Task directions
Rewrite the server stress-test post between "- Straight-forward HTTP" and "large constant overhead)", inclusive, swapping in "Voyage" wherever "Expedition" appears.

Page text
-- Begin --
EDIT: the title, as allowed by this piece-of-**** forum software, but then arbitrarily chopped off (obviously they can’t count to the same number twice…) was: “Server JVM kicks donkey; passers-by ‘not surprised’”
Disclaimer: this is not intended as a formal benchmark or recommendation; it’s a brief summary of a real-world deployment which I thought would interest people here (who already know why and how they’re using java).
We just did a full stress-test of our production builds of Expedition. This takes quite a while, so we only do the key parts frequently, and this full-suite much less often. The amount of statistical data gathered is huge, and extremely dependent on the equally large number of facts about what we’re deploying, how we’re deploying, etc. So I’m only going to post broad conclusions, because there’s nothing really useful in a middle ground between that and giving away everything.
Very basic configuration:
- A variety of pentium 2 and 3 servers from 300 Mhz up to 2 Ghz
- RAM installed varying from 256M up to 1G
- Everything running linux (I’ve not seen the results from the windows tests…), various flavours (discrepancies between distros do exist, and in fact are sometimes quite major - we’ve even seen two distros produce completely different bytes on the wire! - but we treat these as bugs in our design, so they get excluded from the final results)
- Everything running 1.4.2_04
- Servers and clients connected via switched 100Mbit LAN with practically no other traffic (on their own LAN segment; possibly a little bit of background noise). However, clients are often artificially limited (downgraded) to under 10Mbit (many Expedition licensees are running on hosted/virtual servers with crappy 10Mbit cards). We have a couple of 12- to 24-port switches and they don’t seem to have any problems with keeping up
Applications:
- Grex’s Expedition server (a mid-range game-server for running everything from 100-player games up to 10k-player-per-server MMOG’s)
- Straight-forward HTTP 1.1 server implemented inside Expedition
- A mixture of example games accessed by simple automated clients (no rendered game; game-FSM is hard-coded into the client - these are not “playable” games :)).
- A mixture of tiny/trivial requests and responses (e.g. one-smiley chat messages) which tend to have headers 20-40 times the size of the payload (!), and medium requests and responses of around 30k-100k (e.g. transfer of image-files, new textures, new levels, new sound-clips, etc)
Optimizations:
- The core Expedition classes are optimized quite heavily, BUT running in instrumentation-mode (i.e. collecting and storing performance-monitoring data, which adds a large constant overhead)
- Game-server code is “lazily” optimized: e.g. workarounds for all known major performance bugs in Sun’s NIO are merged in, but many known-optimizations that would reduce code clarity (or just be annoyingly time-consuming to implement) are not present. The most obvious example is that we’re hardly using direct disk-to-network IO (it’s unusual to want to do that anyway; in a gameserver you’re much more likely to RAM-cache all disk data).
Conclusions:
- Client JVM is actually very good at being a server…assuming you only have a maximum of 15-20 simultaneously connected clients. It settles down to approximately 95% of max performance (througput / average response-time) within 30-60 seconds.
- …with many more than 10 simultaneous clients (e.g. 100, 200, etc) the client JVM takes literally 5-10 minutes to settle down to just 75% of max performance, and it really struggles even to get that far. Effectively, a client JVM with anything more than 25 threads is only going to run at 80% of the throughput of a client JVM with 5 threads
- Server JVM typically doubles the response-time for all requests (!) for the first few minutes.
-- End --
Stored items
-- Begin --
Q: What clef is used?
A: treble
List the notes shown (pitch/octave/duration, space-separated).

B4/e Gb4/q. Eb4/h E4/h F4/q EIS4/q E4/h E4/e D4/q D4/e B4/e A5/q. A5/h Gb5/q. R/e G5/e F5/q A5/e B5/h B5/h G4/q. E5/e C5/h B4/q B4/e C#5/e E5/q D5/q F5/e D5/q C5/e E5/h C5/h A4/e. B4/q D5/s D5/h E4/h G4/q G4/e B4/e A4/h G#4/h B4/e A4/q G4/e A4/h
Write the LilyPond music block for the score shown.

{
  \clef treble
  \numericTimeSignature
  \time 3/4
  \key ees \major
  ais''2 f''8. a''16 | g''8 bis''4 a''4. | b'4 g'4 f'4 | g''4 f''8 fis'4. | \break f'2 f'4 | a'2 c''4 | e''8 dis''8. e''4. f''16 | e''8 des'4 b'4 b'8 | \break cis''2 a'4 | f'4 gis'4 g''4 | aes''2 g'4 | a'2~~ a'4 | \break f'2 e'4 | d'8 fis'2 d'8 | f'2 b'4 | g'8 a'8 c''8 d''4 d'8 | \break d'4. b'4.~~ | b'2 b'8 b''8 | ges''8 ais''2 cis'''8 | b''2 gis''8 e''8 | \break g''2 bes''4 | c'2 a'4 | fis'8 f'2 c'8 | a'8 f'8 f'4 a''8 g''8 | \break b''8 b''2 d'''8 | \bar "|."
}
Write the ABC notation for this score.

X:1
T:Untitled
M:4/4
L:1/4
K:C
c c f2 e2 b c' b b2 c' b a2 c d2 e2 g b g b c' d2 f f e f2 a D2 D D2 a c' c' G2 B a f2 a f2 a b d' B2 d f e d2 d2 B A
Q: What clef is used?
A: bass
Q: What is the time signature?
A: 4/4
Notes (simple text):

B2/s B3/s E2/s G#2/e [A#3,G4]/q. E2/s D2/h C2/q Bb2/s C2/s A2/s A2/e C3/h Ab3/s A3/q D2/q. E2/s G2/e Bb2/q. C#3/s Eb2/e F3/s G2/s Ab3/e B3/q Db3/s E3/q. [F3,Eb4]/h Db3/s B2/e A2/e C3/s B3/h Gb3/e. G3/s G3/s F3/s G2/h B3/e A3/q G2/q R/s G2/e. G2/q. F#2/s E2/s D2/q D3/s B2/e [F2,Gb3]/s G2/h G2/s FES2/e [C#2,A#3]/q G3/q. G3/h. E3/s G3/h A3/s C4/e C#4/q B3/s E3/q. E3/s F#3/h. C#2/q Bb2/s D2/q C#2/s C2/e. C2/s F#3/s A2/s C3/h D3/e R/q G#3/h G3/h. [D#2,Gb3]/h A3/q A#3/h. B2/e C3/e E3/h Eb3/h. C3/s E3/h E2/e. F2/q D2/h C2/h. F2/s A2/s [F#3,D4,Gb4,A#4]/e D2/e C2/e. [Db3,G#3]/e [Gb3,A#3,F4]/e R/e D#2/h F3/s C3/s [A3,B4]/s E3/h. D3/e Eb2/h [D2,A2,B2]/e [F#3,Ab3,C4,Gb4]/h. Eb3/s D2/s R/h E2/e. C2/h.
-- End --
Exercise solution
- Straight-forward HTTP 1.1 server implemented inside Voyage
- A mixture of example games accessed by simple automated clients (no rendered game; game-FSM is hard-coded into the client - these are not “playable” games :)).
- A mixture of tiny/trivial requests and responses (e.g. one-smiley chat messages) which tend to have headers 20-40 times the size of the payload (!), and medium requests and responses of around 30k-100k (e.g. transfer of image-files, new textures, new levels, new sound-clips, etc)
Optimizations:
- The core Voyage classes are optimized quite heavily, BUT running in instrumentation-mode (i.e. collecting and storing performance-monitoring data, which adds a large constant overhead)